We have rotating pan ovens and have also used conveyor ovens. #1. How does the bake quality of a deck oven compare to the rotating pan ovens and conveyors? #2 I was reflecting the other day on the adjustments necessary on both of the other ovens in a years period of time. It would seem that a deck oven would be the oven with the least amount of repairs along with adjustments that the operator may do himself if only because of the lack of moving parts. And if you have a bank of deck ovens you cannot be completely shut down except when you might lose power or gas to the building. You might be pinched a little but you can still operate. On the face of it this is to obvious so where are the pitfalls? Is the labor difference the biggest factor?
The labor factor is big but also the temperature of a deck oven falls swiftly when busy resulting in longer and longer bake times. The conveyor ovens remains steady no matter the load. Our clients prefer the edge oven.

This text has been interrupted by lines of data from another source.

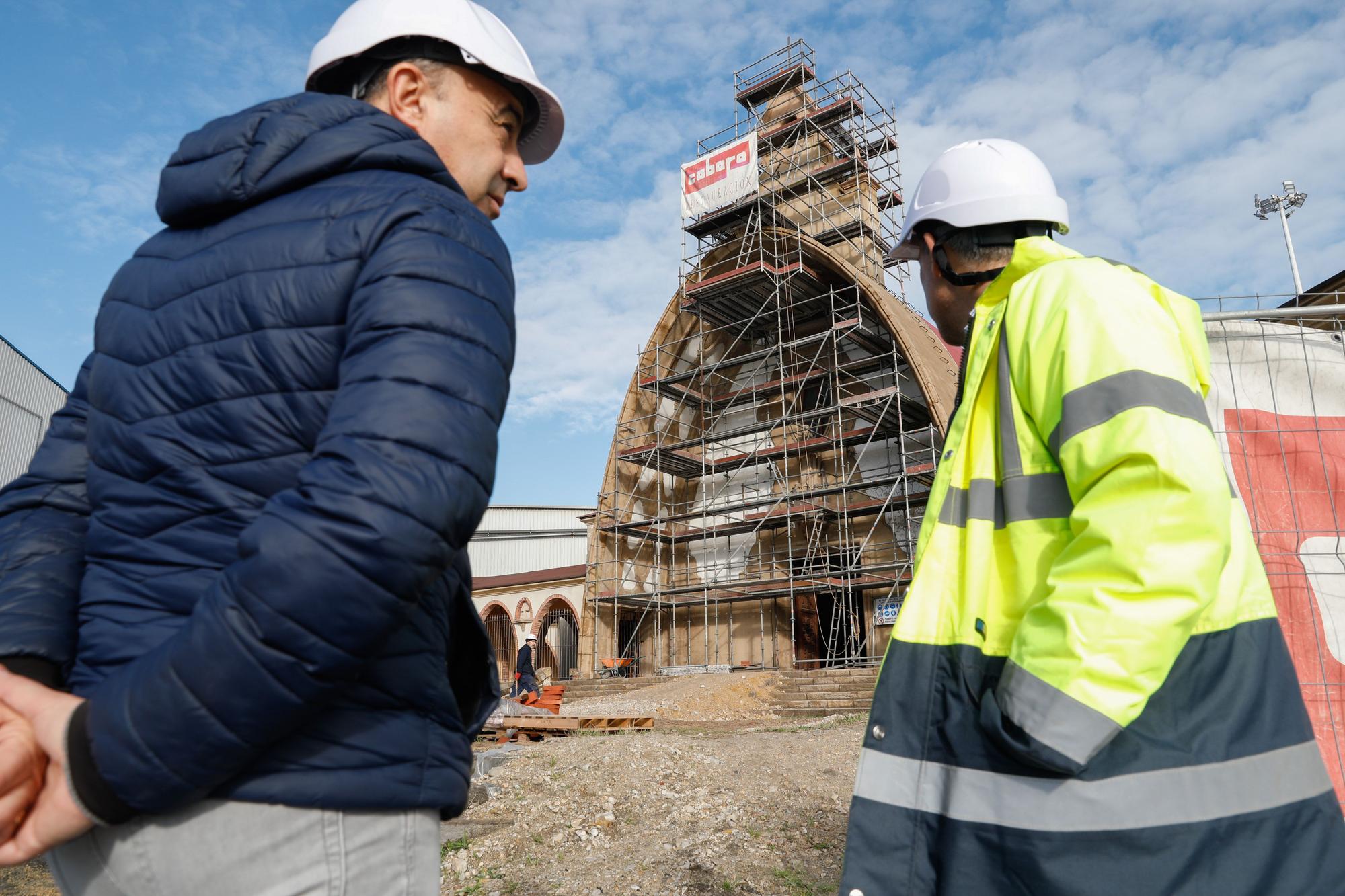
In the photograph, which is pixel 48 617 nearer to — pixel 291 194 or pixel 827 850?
pixel 291 194

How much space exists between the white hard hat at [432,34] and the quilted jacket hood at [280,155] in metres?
0.23

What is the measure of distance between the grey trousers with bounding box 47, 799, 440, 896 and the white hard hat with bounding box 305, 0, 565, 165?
1.08 metres

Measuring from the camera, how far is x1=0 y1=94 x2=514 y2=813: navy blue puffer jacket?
2.92 ft

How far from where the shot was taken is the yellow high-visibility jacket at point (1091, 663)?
142 centimetres

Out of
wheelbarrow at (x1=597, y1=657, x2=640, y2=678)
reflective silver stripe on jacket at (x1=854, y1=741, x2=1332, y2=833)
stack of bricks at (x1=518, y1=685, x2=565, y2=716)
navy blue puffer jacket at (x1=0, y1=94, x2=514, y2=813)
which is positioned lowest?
stack of bricks at (x1=518, y1=685, x2=565, y2=716)

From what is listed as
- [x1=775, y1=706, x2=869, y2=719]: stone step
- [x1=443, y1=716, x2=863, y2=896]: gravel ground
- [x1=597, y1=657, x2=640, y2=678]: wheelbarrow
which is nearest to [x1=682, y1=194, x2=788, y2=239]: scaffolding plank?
[x1=597, y1=657, x2=640, y2=678]: wheelbarrow

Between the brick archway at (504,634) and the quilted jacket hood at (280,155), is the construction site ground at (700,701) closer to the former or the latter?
the brick archway at (504,634)

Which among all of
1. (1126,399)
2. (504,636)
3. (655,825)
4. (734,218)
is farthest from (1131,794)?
(504,636)

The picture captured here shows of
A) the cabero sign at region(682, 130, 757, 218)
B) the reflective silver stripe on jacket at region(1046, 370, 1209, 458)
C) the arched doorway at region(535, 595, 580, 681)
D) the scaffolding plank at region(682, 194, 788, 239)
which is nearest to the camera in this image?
the reflective silver stripe on jacket at region(1046, 370, 1209, 458)

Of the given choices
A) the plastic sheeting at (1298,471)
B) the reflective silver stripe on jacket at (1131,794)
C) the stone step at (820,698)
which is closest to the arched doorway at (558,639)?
the stone step at (820,698)

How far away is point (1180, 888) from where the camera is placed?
56.0 inches

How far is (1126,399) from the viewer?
1517 mm

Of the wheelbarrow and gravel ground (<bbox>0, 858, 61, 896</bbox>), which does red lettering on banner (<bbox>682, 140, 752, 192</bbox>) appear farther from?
gravel ground (<bbox>0, 858, 61, 896</bbox>)

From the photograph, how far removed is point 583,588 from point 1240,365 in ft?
69.9
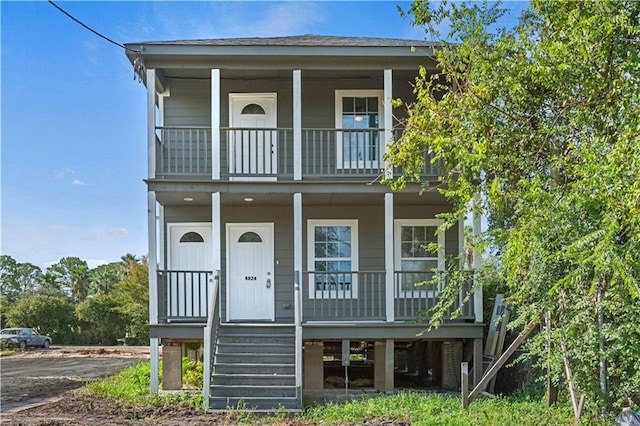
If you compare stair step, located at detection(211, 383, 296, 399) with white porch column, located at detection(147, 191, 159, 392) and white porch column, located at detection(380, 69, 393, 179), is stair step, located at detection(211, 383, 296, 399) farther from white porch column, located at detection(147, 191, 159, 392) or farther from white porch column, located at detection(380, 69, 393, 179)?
white porch column, located at detection(380, 69, 393, 179)

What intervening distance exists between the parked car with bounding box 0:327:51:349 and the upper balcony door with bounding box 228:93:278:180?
72.1ft

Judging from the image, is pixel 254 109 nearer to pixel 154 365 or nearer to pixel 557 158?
pixel 154 365

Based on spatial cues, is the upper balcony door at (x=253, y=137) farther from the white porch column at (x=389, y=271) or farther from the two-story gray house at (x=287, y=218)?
the white porch column at (x=389, y=271)

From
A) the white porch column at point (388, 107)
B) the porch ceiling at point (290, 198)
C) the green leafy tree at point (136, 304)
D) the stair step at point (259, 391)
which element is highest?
the white porch column at point (388, 107)

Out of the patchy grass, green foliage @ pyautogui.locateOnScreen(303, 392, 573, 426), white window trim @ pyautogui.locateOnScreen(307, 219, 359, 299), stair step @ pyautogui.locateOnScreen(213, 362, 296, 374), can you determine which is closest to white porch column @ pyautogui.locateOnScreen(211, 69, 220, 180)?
white window trim @ pyautogui.locateOnScreen(307, 219, 359, 299)

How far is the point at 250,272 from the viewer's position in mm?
11648

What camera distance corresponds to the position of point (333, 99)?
1183 centimetres

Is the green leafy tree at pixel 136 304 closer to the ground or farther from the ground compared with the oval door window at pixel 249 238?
closer to the ground

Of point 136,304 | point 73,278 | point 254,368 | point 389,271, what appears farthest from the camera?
point 73,278

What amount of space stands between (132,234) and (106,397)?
28893mm

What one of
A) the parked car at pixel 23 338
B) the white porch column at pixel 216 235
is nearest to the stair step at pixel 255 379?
the white porch column at pixel 216 235

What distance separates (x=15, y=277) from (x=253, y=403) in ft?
156

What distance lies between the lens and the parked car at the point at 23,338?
2738cm

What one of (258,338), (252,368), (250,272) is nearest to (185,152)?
(250,272)
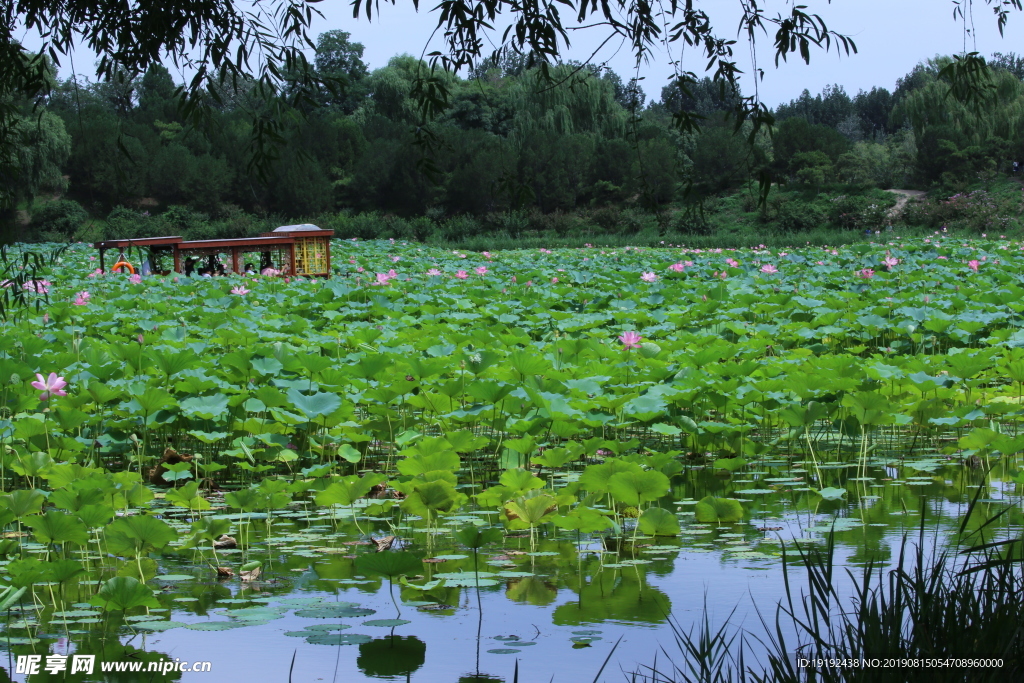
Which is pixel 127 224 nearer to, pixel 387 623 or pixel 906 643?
pixel 387 623

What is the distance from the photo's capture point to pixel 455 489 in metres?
2.66

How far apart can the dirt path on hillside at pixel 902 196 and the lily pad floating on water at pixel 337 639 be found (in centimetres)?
2521

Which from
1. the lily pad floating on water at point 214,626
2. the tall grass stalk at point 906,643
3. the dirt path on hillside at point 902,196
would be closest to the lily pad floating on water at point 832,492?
the tall grass stalk at point 906,643

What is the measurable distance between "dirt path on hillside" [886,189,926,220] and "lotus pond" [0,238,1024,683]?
21.4m

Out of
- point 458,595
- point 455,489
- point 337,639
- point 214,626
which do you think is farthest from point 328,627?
point 455,489

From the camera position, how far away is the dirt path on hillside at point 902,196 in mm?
25219

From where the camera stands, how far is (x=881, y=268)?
10008 mm

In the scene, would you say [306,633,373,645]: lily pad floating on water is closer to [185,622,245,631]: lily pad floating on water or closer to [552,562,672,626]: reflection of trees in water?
[185,622,245,631]: lily pad floating on water

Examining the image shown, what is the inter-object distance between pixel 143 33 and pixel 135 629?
59.6 inches

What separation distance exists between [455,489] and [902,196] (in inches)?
1075

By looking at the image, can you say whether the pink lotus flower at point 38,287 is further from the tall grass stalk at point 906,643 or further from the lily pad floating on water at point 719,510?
the tall grass stalk at point 906,643

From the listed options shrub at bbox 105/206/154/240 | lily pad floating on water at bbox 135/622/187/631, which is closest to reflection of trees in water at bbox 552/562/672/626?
lily pad floating on water at bbox 135/622/187/631

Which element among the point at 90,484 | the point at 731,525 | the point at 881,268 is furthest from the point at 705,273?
the point at 90,484

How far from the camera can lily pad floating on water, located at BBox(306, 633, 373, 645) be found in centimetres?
168
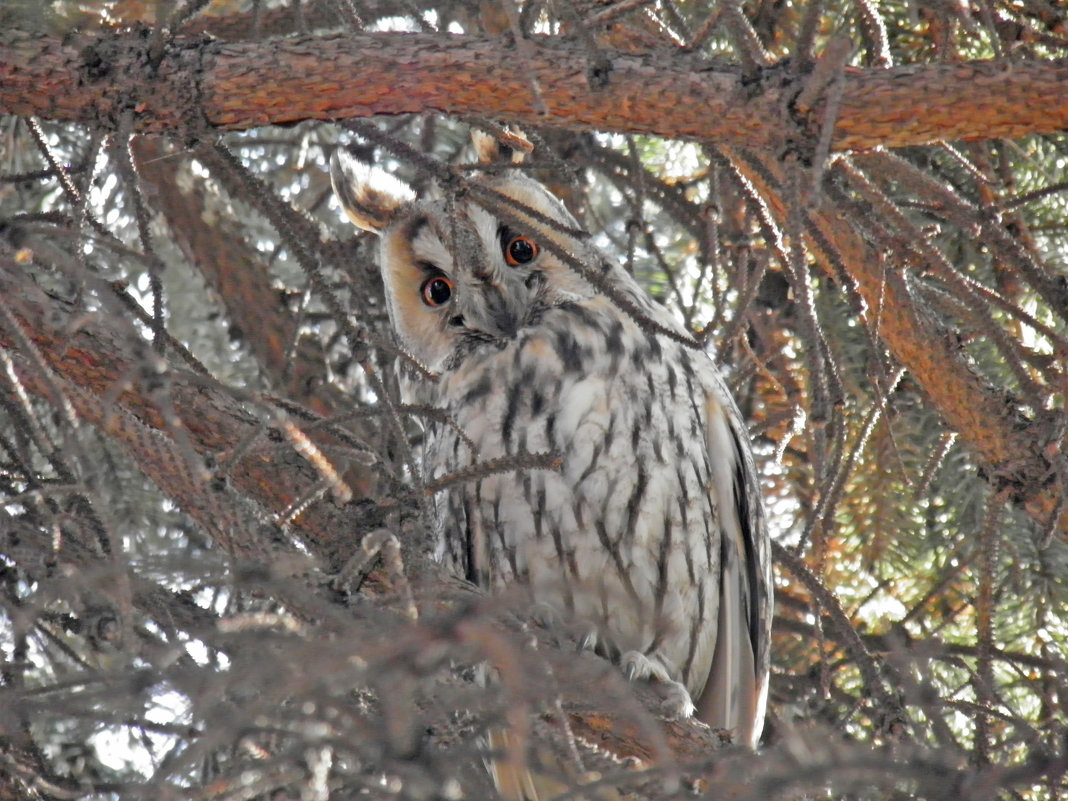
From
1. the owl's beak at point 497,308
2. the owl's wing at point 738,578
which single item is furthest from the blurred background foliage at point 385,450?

There is a multi unit pizza company in our area using deck ovens generating significant sales. The wait times cannot get that far out of line or there would be comments from places like “seek the negative first” Yelp. I have not seen any. I do see multiple banks of deck ovens that must mitigate the “longer baking times” factor and I do see extra labor. The one factor that is difficult to reconcile is the labor, especially here in California. Most all restaurants in our very large area are in need of cooks so wages are increasing. Tough scenario; we cannot get the applicants and if we do get them they are costing a lot more and often with fewer skills. In the case of this particular company mentioned with the deck ovens it might be that at the high sales levels the labor is negated to an extent that it is all worth it. There are always compensating factors to every scenario. The question is whether someone can deal with or accept a particular compensating factor. I guess in this case, as George says. the labor is a big factor; maybe to big to accept. I just happened to think about all those deck oven doors opening frequently. They must throw off a lot of heat.
IMO the quality of product that a deck oven produces is worth the extra labor. The main labor problem that I’ve found is the learning curve for actually cooking a pizza properly in a deck oven. George is correct that the temperature of the deck ovens does fall when we’re really busy. We offset this by having 4 units and rotating through them throughout the evening. If we notice one is really dying on us during a rush then we’ll crank it up an additional 75-100 degrees. Ours our made by Marsal and Sons and have additional stones above the pizzas that help retain heat as well (though, their claim of not having to spin pizzas during cooking is BS). With the 4-six pie deck ovens we’re able to go through 400-500 pizzas on fridays; at one of our smaller stores we have 4-four pie ovens and 250-350 on a friday is more than manageable with our oven capacity even with lost heat.
You can do a lot of the repairs and adjustments yourself. That being said, you won’t be saving any money by switching to deck ovens, you’ll lose it in labor. In my opinion, you need to make sure that you’ll bring in extra business because of a higher quality product. Although, if your staff is inadequately trained then you will have a lower quality product
Do most of the places in your area use conveyors? If they’re aren’t any deck oven places then I think that it would give you an opportunity to really stick out. Walter with @smiling with hope swears by his old Blodgett decks in Reno. It’s really the only way to get that true NY style pizza bottom crust.
I’ll add that we used to have 2 Garland air deck ovens and 2 blodgett deck ovens at the same time. A noticeable amount of customers would ask for their pies to be baked in the Blodgetts instead of the Garlands. When we switched to only having stone deck ovens we did see a significant increase in business and anecdotally had a lot of positive comments from customers that wondered what we changed that made our pizzas better than before. Stone just cooks the bottom so much better than air.
In my humble opinion the biggest issue with any kind of deck or wood fired oven is the need for an oven tender. They put a raw pizza in the oven and it comes out only when he/she removes it, not a minute sooner or a minute later. My point is…they are dependent upon the human element, and we all know how that works. Every oven has its place and application, some are better than others in specific places (restaurant concepts) and applications (dine-in or DELCO), and even pizza toppings and loading enter into the picture. In my opinion, there is no one size fits all, perfect oven, you just have to find the type of oven which works best in YOUR specific application.